Information provided:
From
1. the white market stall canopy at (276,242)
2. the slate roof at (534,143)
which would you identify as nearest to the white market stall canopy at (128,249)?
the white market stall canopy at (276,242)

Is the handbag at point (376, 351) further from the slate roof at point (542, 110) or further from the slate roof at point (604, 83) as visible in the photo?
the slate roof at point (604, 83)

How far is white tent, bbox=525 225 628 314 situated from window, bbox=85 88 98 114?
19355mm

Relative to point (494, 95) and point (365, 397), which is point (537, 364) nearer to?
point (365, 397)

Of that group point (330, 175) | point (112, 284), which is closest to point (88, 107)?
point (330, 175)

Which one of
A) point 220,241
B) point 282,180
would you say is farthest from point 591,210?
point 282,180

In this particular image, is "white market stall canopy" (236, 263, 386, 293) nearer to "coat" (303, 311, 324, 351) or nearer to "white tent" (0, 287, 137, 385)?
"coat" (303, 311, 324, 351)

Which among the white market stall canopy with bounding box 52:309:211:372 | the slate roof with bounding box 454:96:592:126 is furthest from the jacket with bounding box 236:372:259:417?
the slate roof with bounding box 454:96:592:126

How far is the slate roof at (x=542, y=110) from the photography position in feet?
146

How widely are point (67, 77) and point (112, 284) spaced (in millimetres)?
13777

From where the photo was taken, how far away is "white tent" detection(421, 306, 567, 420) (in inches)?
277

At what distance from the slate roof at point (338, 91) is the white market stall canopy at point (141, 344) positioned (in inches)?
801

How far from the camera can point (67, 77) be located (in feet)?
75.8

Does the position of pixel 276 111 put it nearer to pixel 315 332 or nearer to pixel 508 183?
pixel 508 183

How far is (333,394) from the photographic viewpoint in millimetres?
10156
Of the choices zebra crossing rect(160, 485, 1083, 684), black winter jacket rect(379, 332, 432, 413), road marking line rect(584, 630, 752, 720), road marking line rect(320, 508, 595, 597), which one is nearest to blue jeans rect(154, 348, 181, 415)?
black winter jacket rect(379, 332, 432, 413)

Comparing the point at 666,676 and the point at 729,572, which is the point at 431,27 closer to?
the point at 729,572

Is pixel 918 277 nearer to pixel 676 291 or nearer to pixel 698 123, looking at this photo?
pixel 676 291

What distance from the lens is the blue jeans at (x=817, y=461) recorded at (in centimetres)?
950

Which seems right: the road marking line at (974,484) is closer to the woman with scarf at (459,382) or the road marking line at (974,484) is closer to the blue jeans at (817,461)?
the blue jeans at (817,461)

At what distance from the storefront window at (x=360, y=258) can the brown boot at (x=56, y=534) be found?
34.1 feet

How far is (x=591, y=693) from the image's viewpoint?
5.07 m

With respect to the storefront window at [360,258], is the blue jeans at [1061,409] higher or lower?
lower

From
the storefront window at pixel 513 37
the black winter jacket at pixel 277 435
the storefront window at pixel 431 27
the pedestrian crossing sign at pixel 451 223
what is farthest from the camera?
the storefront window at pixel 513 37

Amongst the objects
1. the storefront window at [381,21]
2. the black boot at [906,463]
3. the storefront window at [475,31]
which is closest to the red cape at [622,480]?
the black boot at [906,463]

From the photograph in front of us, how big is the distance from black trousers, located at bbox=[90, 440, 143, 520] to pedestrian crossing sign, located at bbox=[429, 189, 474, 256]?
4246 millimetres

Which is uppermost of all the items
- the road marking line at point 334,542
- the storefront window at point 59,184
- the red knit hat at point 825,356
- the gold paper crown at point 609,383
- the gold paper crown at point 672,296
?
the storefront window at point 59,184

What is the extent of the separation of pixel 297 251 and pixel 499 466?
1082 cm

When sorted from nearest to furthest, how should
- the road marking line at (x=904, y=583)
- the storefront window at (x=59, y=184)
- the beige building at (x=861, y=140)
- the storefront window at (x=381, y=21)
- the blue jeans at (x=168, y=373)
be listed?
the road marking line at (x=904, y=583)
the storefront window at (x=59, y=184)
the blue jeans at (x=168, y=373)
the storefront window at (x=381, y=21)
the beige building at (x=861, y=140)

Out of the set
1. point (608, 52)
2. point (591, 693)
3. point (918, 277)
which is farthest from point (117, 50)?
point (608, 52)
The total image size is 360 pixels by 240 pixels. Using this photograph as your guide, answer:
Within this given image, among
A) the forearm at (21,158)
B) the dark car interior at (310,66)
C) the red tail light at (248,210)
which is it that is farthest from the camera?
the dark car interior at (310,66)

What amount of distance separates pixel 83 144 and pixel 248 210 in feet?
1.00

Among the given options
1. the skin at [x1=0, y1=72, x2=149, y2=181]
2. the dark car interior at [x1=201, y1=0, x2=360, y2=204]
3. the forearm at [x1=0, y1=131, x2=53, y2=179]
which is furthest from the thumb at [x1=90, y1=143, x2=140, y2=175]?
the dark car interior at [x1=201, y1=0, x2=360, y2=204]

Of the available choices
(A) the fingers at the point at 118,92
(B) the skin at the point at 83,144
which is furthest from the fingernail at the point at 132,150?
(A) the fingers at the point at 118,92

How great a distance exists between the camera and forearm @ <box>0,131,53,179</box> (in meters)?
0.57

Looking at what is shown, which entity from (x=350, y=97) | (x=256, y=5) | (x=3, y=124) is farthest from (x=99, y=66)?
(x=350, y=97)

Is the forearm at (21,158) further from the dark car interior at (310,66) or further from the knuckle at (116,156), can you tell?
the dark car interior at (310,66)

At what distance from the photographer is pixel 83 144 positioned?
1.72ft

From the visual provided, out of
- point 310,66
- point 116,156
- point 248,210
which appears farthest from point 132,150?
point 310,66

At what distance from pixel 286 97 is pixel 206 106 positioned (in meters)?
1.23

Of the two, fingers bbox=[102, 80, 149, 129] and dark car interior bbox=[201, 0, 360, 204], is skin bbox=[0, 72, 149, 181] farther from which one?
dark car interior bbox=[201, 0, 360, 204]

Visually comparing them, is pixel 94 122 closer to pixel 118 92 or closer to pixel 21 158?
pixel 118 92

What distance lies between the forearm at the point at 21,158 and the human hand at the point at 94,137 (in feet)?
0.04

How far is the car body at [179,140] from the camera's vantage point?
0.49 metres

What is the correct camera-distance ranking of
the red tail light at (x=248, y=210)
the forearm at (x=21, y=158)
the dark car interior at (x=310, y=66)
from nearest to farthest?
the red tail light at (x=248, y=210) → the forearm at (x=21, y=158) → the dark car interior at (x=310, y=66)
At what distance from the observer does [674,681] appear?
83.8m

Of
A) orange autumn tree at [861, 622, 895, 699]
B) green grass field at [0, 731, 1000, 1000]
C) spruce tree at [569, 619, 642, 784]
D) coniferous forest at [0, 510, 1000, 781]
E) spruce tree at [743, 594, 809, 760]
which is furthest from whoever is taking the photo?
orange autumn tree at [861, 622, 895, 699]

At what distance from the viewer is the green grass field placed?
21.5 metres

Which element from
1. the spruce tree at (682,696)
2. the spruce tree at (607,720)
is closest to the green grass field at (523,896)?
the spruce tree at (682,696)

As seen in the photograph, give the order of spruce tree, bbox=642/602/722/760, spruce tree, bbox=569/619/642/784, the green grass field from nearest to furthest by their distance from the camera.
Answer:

Exercise task: Copy out the part of the listing that begins with the line containing "At what distance from the observer" and continues through the end of the listing, reproducing each line without any change.

Answer below:
At what distance from the observer does [674,681] appear?
83.8m

Of
A) orange autumn tree at [861, 622, 895, 699]
B) green grass field at [0, 731, 1000, 1000]
C) spruce tree at [569, 619, 642, 784]
D) coniferous forest at [0, 510, 1000, 781]
E) spruce tree at [743, 594, 809, 760]
which is furthest from whoever is taking the photo?
orange autumn tree at [861, 622, 895, 699]

At what distance from the viewer is the green grass field placed?
21.5 metres

Which element from
1. the spruce tree at (682,696)
2. the spruce tree at (607,720)
is closest to the green grass field at (523,896)?
the spruce tree at (682,696)

As seen in the photograph, give the order of spruce tree, bbox=642/602/722/760, spruce tree, bbox=569/619/642/784, the green grass field from nearest to furthest by their distance from the camera.
Answer:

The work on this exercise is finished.